SpaceX’s $1.8 Trillion IPO Forces Index Funds to Waive Profit Rules
SPY•SpaceX's June 12 IPO is targeting a $1.8 trillion valuation, prompting index providers to drop profitability requirements and speed up inclusion for $30 trillion in passive funds. Critics warn that SpaceX’s 96x sales multiple, heavy losses and planned insider share dumps could drag down market-cap-weighted indexes like SPY.
1. SpaceX IPO Valuation and Timeline
SpaceX plans to go public on June 12 with a proposed valuation of $1.8 trillion based on its latest private funding round. The offering will mark one of the largest IPOs ever and introduce a privately held space company into major equity indexes.

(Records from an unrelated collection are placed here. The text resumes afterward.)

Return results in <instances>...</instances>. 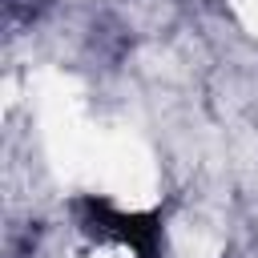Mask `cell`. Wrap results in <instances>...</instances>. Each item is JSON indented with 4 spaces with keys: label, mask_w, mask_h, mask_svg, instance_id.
Here are the masks:
<instances>
[{
    "label": "cell",
    "mask_w": 258,
    "mask_h": 258,
    "mask_svg": "<svg viewBox=\"0 0 258 258\" xmlns=\"http://www.w3.org/2000/svg\"><path fill=\"white\" fill-rule=\"evenodd\" d=\"M81 214H85V230L97 238H113L121 246H129L137 258H161V218L157 214H125L117 210L109 198H81Z\"/></svg>",
    "instance_id": "obj_1"
}]
</instances>
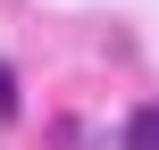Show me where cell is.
<instances>
[{
	"instance_id": "cell-1",
	"label": "cell",
	"mask_w": 159,
	"mask_h": 150,
	"mask_svg": "<svg viewBox=\"0 0 159 150\" xmlns=\"http://www.w3.org/2000/svg\"><path fill=\"white\" fill-rule=\"evenodd\" d=\"M126 150H159V100H143L126 117Z\"/></svg>"
},
{
	"instance_id": "cell-2",
	"label": "cell",
	"mask_w": 159,
	"mask_h": 150,
	"mask_svg": "<svg viewBox=\"0 0 159 150\" xmlns=\"http://www.w3.org/2000/svg\"><path fill=\"white\" fill-rule=\"evenodd\" d=\"M0 125H17V67H0Z\"/></svg>"
}]
</instances>
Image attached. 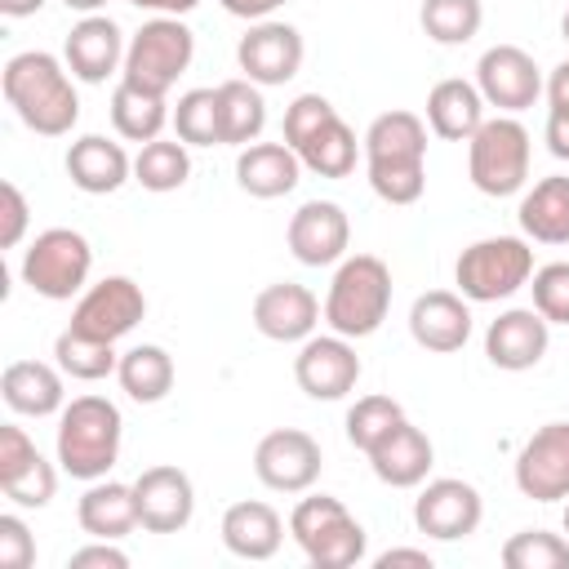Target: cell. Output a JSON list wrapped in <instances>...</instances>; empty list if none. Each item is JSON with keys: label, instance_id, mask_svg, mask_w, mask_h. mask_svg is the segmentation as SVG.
I'll return each mask as SVG.
<instances>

2. Index Inclusion Adjustments
Index providers have agreed to accelerate inclusion timelines and drop traditional profitability requirements to accommodate SpaceX’s debut. These changes compel more than $30 trillion in passive retirement and pension funds to allocate capital at IPO pricing rather than proven earnings metrics.
3. Potential Risks to SPY and Other ETFs
SpaceX trades at roughly 96 times estimated 2025 sales and has posted substantial annual losses due to its capital-intensive rocket development. Planned insider share sales and ongoing cash burn raise concerns that a downturn in SpaceX stock could disproportionately impact market-cap-weighted funds like SPY.